Funny People is “a real movie [with] carefully written dialogue and carefully placed supporting performances,” Roger Ebert notes, “and it’s about something. It could have easily been a formula film, and the trailer shamelessly tries to misrepresent it as one, but Adam Sandler‘s George Simmons learns and changes during his ordeal, and we empathize.

“The film presents a new Seth Rogen, much thinner, dialed down, with more dimensions. Rogen was showing signs of forever playing the same buddy-movie co-star, but here we find that he, too, has another actor inside. So does Jason Schwartzman, who often plays vulnerable but here presents his character as the kind of successful rival you love to hate.

“Rogen and Leslie Mann find the right notes as George’s impromptu support group. The plot doesn’t blindly insist that George and Laura must find love; it simply suggests they could do better in their lives. [And] Eric Bana makes a satisfactory comic villain. There is a rolling-around-on-the-lawn fight scene that’s convincingly clumsy, and Mann mocks him with a spot-on Aussie accent (not the standard pleasant one, more of a bray).
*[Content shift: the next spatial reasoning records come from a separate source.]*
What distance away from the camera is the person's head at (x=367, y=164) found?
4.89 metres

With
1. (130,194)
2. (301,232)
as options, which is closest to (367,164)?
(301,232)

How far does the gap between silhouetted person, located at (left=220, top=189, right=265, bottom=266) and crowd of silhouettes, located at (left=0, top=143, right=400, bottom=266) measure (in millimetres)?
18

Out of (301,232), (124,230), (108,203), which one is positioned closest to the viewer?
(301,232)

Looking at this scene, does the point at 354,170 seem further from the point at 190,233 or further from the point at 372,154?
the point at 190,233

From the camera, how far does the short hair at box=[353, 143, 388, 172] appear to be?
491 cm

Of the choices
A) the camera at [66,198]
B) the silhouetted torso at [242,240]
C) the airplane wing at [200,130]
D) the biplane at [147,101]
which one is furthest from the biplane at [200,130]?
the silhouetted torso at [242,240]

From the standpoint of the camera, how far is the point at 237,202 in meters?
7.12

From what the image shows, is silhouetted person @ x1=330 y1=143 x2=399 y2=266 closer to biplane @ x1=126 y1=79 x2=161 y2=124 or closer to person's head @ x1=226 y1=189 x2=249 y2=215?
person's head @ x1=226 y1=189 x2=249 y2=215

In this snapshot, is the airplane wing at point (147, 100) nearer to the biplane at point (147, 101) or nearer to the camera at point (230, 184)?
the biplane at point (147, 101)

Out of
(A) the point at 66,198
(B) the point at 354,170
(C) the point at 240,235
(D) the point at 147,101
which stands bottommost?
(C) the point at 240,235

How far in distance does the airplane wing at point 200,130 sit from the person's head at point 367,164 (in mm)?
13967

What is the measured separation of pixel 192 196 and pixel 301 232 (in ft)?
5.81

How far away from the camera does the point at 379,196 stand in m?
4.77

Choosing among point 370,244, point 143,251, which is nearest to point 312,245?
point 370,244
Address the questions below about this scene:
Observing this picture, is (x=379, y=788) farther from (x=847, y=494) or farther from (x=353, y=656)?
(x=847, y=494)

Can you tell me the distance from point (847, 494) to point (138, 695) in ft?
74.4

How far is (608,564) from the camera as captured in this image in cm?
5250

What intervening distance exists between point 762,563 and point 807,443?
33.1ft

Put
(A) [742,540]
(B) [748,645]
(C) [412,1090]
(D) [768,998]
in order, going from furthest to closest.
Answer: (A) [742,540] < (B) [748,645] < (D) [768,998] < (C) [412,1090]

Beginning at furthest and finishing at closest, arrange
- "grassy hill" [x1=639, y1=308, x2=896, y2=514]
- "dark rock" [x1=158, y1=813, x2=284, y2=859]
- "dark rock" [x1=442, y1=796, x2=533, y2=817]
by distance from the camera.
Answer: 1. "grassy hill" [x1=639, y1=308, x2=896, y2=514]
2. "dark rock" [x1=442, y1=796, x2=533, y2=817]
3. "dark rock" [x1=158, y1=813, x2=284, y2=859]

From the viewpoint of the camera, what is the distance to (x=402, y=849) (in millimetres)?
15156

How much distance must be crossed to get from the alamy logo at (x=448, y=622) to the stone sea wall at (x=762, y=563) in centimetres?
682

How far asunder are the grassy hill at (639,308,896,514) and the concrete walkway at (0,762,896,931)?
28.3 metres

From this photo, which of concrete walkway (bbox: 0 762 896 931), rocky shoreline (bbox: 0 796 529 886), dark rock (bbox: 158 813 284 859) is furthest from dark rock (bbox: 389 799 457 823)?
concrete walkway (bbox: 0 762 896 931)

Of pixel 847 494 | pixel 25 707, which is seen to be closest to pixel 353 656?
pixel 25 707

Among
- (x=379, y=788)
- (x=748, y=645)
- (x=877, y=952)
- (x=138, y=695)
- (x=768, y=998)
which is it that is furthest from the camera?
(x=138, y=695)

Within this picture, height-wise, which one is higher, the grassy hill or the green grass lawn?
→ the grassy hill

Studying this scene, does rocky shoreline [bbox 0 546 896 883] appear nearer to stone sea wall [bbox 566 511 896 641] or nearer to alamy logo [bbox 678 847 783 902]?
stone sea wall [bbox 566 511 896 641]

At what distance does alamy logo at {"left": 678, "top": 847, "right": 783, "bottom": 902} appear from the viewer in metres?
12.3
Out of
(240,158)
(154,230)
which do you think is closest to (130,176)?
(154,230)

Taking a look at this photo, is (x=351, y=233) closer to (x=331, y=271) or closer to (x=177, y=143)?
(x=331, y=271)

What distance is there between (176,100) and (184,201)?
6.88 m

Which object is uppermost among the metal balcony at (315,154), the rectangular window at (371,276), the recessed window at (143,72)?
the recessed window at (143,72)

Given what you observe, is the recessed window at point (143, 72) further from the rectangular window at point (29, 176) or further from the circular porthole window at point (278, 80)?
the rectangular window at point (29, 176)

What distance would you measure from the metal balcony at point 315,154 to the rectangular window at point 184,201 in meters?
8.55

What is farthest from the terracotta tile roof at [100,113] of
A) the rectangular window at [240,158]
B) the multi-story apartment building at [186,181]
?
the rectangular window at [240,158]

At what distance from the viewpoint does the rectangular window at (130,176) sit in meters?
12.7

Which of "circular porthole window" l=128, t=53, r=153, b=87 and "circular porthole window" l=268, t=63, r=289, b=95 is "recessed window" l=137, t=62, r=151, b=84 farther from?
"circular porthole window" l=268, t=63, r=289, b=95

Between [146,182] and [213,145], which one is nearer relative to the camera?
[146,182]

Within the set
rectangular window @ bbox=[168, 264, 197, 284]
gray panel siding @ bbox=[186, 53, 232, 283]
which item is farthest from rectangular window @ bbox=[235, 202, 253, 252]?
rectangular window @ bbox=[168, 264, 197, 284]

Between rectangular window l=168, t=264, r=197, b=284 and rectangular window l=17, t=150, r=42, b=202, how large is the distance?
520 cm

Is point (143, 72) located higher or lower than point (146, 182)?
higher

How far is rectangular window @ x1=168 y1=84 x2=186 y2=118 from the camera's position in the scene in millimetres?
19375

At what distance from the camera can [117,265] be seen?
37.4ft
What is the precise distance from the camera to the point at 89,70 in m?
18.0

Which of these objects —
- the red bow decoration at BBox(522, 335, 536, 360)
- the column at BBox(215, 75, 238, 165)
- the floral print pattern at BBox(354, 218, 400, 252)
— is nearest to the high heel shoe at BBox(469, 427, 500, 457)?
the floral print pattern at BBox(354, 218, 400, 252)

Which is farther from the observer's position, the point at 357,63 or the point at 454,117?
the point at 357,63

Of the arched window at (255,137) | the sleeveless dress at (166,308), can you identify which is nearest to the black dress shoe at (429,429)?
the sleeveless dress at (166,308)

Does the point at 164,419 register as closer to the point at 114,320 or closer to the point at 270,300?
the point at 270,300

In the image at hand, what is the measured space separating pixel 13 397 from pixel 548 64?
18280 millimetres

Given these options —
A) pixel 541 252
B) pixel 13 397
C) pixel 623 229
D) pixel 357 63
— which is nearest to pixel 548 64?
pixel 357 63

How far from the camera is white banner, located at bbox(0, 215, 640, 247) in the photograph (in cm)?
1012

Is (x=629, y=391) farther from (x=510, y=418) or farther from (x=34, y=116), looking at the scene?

“Apatow understands that every supporting actor has to pull his weight. The casting director who found him Torsten Voges to play George’s doctor earned a day’s pay. Voges is in some eerie, bizarre way convincing as a cheerful realist bringing terrible news — miles better than your stereotyped grim movie surgeon.

“After an enormously successful career as a producer, this is Apatow’s third film as a director, after The 40-Year-Old Virgin and Knocked Up. Of him it can be said: He is a real director. He’s still only 41. So here we go.”